Groupe international dédié à l’innovation médicale, Visiomed peut aujourd’hui se targuer d’une croissance très soutenue, d’une rentabilité enfin trouvée et d’un renforcement de ses positions au sein du très stratégique marché de la péninsule arabique. Mais le groupe, qui cherche à diversifier ses activités, a longtemps connu des difficultés. Rencontre avec ses dirigeants, qui s’engagent pour un « nouveau Visiomed » et sont en passe de réussir leur pari de devenir un acteur majeur de « la prévention, de l’examen médical et de la médecine personnalisée ».

Guillaume Bremond et Thomas Picquette

Vous avez traversé une période difficile, notamment liée aux agissements supposés d’anciens cadres dirigeants du groupe accusés d’avoir fourni des informations financières trompeuses aux marchés financiers entre fin 2017 et juillet 2019. Dans ce contexte, votre capacité à rassurer vos actionnaires va être particulièrement scrutée. Quelle est votre position pour clore définitivement cette affaire ?

Guillaume Bremond — Nous sommes arrivés à la tête de Visiomed en avril 2022. Cette pratique et ces faits, c’est donc loin et c’est du passé. La commission des sanctions de l’AMF a reconnu que Visiomed n’était pas en cause et que l’information qui avait été à l’époque diffusée aux marchés, jugée trompeuse, était avant tout la responsabilité des anciens dirigeants. Elle recommande d’ailleurs une sanction en ce sens : sur les 1,35 million euros d’amendes recommandés, 1,25 million sont dirigés vers les anciens dirigeants et uniquement 0,1 million d’euros vers Visiomed. Nous voyons cela comme une bonne nouvelle et un bon signal. Cette page est tournée. La gouvernance a été complément transformée avec un nouveau board, un nouveau management, une nouvelle stratégie et un actionnariat profondément modifié. Tout le monde est concentré sur le développement de notre projet industriel.

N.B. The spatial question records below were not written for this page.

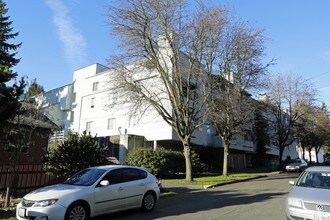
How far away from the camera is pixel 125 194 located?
32.6 ft

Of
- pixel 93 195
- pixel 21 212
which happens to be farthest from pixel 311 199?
pixel 21 212

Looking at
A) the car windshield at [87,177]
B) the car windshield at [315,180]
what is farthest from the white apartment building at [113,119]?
the car windshield at [315,180]

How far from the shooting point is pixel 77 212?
8.60m

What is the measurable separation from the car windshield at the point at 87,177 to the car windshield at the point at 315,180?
588 cm

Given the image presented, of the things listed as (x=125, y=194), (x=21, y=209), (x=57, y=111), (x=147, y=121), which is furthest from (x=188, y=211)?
(x=57, y=111)

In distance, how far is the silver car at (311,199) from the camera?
7312 mm

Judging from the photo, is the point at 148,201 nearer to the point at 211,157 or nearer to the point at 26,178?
the point at 26,178

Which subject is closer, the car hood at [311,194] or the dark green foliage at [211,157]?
the car hood at [311,194]

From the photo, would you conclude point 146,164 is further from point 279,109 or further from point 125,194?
point 279,109

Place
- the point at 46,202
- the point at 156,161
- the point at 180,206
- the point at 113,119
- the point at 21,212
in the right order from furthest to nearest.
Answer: the point at 113,119, the point at 156,161, the point at 180,206, the point at 21,212, the point at 46,202

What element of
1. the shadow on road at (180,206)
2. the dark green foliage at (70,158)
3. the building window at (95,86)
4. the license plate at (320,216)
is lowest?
the shadow on road at (180,206)

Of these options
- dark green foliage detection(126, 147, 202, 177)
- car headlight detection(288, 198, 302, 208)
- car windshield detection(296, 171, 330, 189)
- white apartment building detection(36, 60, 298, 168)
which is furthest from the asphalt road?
white apartment building detection(36, 60, 298, 168)

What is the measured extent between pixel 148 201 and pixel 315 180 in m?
5.20

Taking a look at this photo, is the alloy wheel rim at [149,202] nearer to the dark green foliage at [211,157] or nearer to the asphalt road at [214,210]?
the asphalt road at [214,210]
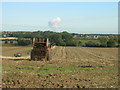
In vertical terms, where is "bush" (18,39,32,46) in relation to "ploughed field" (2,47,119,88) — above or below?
above

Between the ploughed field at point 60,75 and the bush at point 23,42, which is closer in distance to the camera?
the ploughed field at point 60,75

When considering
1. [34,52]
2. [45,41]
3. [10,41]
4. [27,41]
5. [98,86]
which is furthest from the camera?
[10,41]

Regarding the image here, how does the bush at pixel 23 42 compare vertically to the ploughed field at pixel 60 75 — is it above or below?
above

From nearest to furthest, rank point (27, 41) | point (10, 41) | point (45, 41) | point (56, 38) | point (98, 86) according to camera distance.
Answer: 1. point (98, 86)
2. point (45, 41)
3. point (27, 41)
4. point (10, 41)
5. point (56, 38)

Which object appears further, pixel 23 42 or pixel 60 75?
pixel 23 42

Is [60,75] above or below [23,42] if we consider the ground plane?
below

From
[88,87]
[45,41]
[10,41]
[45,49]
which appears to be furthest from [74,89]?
[10,41]

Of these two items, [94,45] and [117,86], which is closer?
[117,86]

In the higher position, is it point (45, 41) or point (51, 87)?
point (45, 41)

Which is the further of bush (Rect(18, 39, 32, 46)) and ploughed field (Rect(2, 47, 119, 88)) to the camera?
bush (Rect(18, 39, 32, 46))

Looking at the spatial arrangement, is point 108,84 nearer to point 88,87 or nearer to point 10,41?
point 88,87

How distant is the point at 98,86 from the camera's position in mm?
11156

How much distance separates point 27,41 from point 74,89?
91192mm

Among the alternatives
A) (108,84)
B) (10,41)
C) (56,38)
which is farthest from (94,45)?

Thomas Picquette — Je compléterais en rappelant une différence notable : aujourd’hui Visiomed est rentable. Ces agissements ont eu lieu à une période où la société était structurellement en perte et n’avait que des perspectives très incertaines. Cela obligeait la société à se financer alors majoritairement en equity line et ces enjeux, qui ne sont plus les nôtres aujourd’hui, ont pu mener à ces dérives. Depuis notre arrivée, nous avons également remis aux meilleurs standards la gouvernance avec notamment la mise en œuvre de nouveaux process dans la communication qui rendent désormais ces dérives impossibles. Les dirigeants seuls ne peuvent, aujourd’hui, plus avoir la main sur la communication de Visiomed. Nous informons les marchés avec transparence, avec une communication claire et régulière sur un business rentable, que les nouvelles soient d’ailleurs bonnes ou mauvaises.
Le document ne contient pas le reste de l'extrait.